The President's plan is another example of short-run gimmickry. The President wants to cut taxes in 2012 and raise them afterwards. The idea is to give a quick jolt to the economy, on the theory that the economy mainly requires a temporary stimulus to get it back on track. This is the same stimulus approach that has been tried since 2009. We have a learned the obvious: a series of short-term gimmicks does not add up to a long-term strategy.
The Republicans want a long-term strategy, but one that would take us in the wrong direction. The Republican mantra, repeated relentlessly since 1980, is that tax cuts and deregulation are the solution to growth and employment. The Republican tax theory is simple: higher taxes reduce economic growth and job creation. Since government spending must be paid for with taxes, either now or in the future, cutting government spending is necessary for tax cuts and job creation.
The problem with the Republican position is simple: it's wrong. Government spending helps with job creation (and higher incomes) if the spending raises the productivity of workers. An economy without a public education system might have jobs, but they will be jobs digging ditches. An economy without a national science foundation might have jobs, but jobs at low wages selling the products of Chinese high-tech companies. An economy without interstate highways may have jobs, but they will be sweeping floors at a local restaurant rather than selling products to world markets.
This is why the Republican Party's premise of tax cuts as the solution to all ills is so deeply misplaced (aside from being so greedy, as it is motivated by the compulsive need of Republican billionaires to keep every penny of their fortunes). Consider high-tax Sweden. The top marginal tax rate is 56%. There is a value added tax of 25% (the U.S. federal government, of course, does not have such a tax). And the unemployment rate is 7.4%, compared with America's unemployment rate of 9.1%. In fact, Sweden's employment rate (the share of the adult population that is employed) is around 75%, compared with America's employment rate of under 70%.

* _Information shown_:
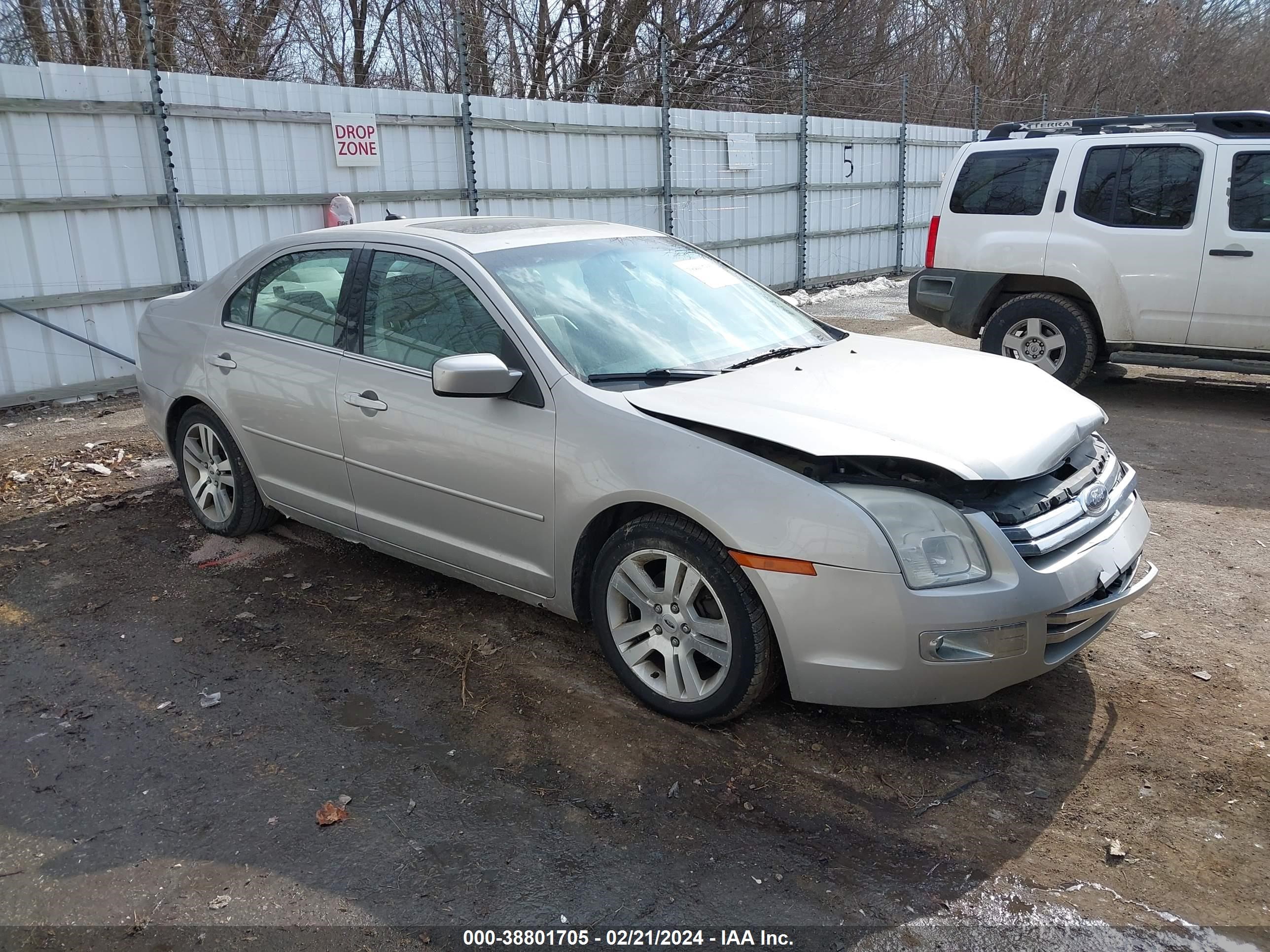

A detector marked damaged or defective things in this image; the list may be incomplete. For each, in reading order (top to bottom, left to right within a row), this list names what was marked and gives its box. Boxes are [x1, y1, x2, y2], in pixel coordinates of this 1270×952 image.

dented hood [625, 338, 1102, 485]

* _Jobs_:
1. Reproduce the stretch of the tax policy essay from "The problem with" through "to world markets.", substituting "trenches" for "ditches".
2. According to the tax policy essay, what is Sweden's top marginal tax rate?

* _Answers for the tasks_:
1.
The problem with the Republican position is simple: it's wrong. Government spending helps with job creation (and higher incomes) if the spending raises the productivity of workers. An economy without a public education system might have jobs, but they will be jobs digging trenches. An economy without a national science foundation might have jobs, but jobs at low wages selling the products of Chinese high-tech companies. An economy without interstate highways may have jobs, but they will be sweeping floors at a local restaurant rather than selling products to world markets.

2. 56%